# Start of Article

Scrutiny of carbon data demands new levels of accuracy

01 Feb 2012Archived News Climate Change Matters

Carbon data, calculations and reporting are increasingly subject to scrutiny.

We know that:

  • the ASX is reviewing statements made by companies about carbon impacts, and the ACCC is alert to evidence of abuse of market power if the pass-through of carbon costs is not managed in a fair and transparent manner.
  • The Australian National Audit Office report said that in 2009-10, nearly three-quarters of major polluters' National Greenhouse and Energy Reports- on which the government will depend for calculating how much carbon tax they owe - had errors and 17 per cent had ''significant errors''.
  • Chloe Munro, whose appointment as head of the Clean Energy Regulator was announced last week, said she planned to have a close and constructive relationship with businesses that will pay the tax, but warned there would be no leniency in the first year. 

''This isn't a flash in the pan,'' Ms Munro told The Age last week. ''The carbon pricing mechanism has been talked about for a long time. There was a lot of consultation and discussion through the whole process leading up to the legislation being passed last year … I don't think there is an excuse for being entirely ignorant.''

Read more.

The most compelling need for accuracy is that carbon emissions will carry a cost from 1 July, 2012.

# End of Article
# Start of Material

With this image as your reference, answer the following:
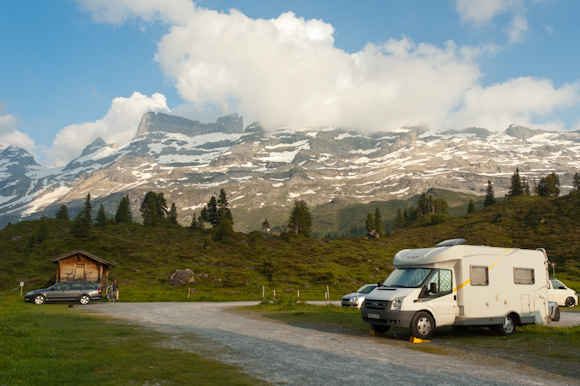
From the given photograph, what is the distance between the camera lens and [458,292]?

# End of Material

* **Task**
Transcribe the article on carbon data scrutiny from "01 Feb 2012Archived" to "and transparent manner.". Rely only on the article on carbon data scrutiny, not on the data.

* **Solved problem**
01 Feb 2012Archived News Climate Change Matters

Carbon data, calculations and reporting are increasingly subject to scrutiny.

We know that:

  • the ASX is reviewing statements made by companies about carbon impacts, and the ACCC is alert to evidence of abuse of market power if the pass-through of carbon costs is not managed in a fair and transparent manner.